> **GOAL OF THE EXERCISE**
Rewrite the data starting at the line that has "Is banded leg" and stopping after the line that has "31 centimetres", putting "dark hose" in place of "black hose" and leaving everything else unchanged.

(Items listed in a dataset)
#####

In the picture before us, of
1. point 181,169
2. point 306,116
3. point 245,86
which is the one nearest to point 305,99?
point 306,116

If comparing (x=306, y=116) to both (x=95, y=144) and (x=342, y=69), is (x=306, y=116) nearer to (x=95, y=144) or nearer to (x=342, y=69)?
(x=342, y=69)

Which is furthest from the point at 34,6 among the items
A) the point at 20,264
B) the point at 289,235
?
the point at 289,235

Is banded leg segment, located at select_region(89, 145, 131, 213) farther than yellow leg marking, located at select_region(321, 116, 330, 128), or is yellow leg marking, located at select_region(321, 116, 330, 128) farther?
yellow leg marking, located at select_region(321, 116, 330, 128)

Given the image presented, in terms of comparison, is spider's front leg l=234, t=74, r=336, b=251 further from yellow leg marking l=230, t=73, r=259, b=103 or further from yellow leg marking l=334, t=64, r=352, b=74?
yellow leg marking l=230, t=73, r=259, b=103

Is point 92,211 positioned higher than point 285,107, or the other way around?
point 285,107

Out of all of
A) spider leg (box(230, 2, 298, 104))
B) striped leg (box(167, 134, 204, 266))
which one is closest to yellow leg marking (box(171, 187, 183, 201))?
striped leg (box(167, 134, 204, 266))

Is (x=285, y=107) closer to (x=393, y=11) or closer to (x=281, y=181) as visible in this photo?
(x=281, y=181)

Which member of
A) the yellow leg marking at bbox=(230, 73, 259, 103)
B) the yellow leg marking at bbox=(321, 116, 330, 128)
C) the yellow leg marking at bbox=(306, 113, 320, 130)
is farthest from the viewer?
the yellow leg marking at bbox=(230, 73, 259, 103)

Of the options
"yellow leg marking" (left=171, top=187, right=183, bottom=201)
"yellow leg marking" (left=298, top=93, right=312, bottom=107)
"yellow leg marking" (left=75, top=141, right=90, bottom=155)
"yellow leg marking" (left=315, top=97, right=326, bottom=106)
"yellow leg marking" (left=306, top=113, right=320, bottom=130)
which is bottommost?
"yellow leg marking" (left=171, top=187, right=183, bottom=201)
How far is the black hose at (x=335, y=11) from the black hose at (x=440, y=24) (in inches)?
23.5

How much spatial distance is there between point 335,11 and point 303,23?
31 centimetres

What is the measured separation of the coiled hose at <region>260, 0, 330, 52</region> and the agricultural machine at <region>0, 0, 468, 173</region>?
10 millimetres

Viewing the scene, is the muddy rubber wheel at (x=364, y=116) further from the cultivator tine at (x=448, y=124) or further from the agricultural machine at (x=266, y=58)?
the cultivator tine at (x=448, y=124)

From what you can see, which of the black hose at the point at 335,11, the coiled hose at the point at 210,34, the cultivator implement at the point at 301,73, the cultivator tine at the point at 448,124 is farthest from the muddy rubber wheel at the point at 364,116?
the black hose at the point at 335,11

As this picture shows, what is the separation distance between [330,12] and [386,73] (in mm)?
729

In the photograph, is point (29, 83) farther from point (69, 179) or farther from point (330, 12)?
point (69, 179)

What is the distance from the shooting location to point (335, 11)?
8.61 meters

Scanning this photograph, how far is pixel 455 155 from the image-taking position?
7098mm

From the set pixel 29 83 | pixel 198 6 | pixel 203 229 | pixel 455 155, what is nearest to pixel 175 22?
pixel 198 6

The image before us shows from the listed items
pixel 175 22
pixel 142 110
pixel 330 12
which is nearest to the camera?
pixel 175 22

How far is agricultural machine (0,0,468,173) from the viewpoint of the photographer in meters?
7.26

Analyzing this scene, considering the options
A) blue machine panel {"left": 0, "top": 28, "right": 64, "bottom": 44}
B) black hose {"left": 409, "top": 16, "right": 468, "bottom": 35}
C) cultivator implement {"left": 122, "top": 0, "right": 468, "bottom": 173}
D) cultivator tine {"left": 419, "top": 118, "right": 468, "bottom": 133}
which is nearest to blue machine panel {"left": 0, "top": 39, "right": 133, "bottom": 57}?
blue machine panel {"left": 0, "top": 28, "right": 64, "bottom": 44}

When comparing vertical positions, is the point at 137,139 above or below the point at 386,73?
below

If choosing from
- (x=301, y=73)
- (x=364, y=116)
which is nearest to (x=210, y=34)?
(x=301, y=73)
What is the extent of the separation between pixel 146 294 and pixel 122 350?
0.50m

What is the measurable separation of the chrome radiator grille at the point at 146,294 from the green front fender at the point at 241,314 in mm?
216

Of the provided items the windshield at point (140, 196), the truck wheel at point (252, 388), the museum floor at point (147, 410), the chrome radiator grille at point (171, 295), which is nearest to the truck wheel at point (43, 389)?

#####

> **RESULT OF THE TASK**
Is banded leg segment, located at select_region(89, 145, 131, 213) farther than yellow leg marking, located at select_region(321, 116, 330, 128), or is yellow leg marking, located at select_region(321, 116, 330, 128) farther?
yellow leg marking, located at select_region(321, 116, 330, 128)

Given the image presented, in terms of comparison, is spider's front leg l=234, t=74, r=336, b=251 further from yellow leg marking l=230, t=73, r=259, b=103 or further from yellow leg marking l=334, t=64, r=352, b=74?
yellow leg marking l=230, t=73, r=259, b=103

Is point 92,211 positioned higher than point 285,107, or the other way around?
point 285,107

Out of all of
A) spider leg (box(230, 2, 298, 104))
B) striped leg (box(167, 134, 204, 266))
which one is closest to yellow leg marking (box(171, 187, 183, 201))?
striped leg (box(167, 134, 204, 266))

Is (x=285, y=107) closer to (x=393, y=11) or closer to (x=281, y=181) as visible in this photo?
(x=281, y=181)

Which member of
A) the yellow leg marking at bbox=(230, 73, 259, 103)
B) the yellow leg marking at bbox=(321, 116, 330, 128)
C) the yellow leg marking at bbox=(306, 113, 320, 130)
is farthest from the viewer?
the yellow leg marking at bbox=(230, 73, 259, 103)

Of the options
"yellow leg marking" (left=171, top=187, right=183, bottom=201)
"yellow leg marking" (left=298, top=93, right=312, bottom=107)
"yellow leg marking" (left=75, top=141, right=90, bottom=155)
"yellow leg marking" (left=315, top=97, right=326, bottom=106)
"yellow leg marking" (left=306, top=113, right=320, bottom=130)
which is bottommost?
"yellow leg marking" (left=171, top=187, right=183, bottom=201)
How far is the dark hose at (x=335, y=11) from the dark hose at (x=440, y=24) (in inches)?
23.5

How much spatial distance is there between point 335,11 and point 303,23?
31 centimetres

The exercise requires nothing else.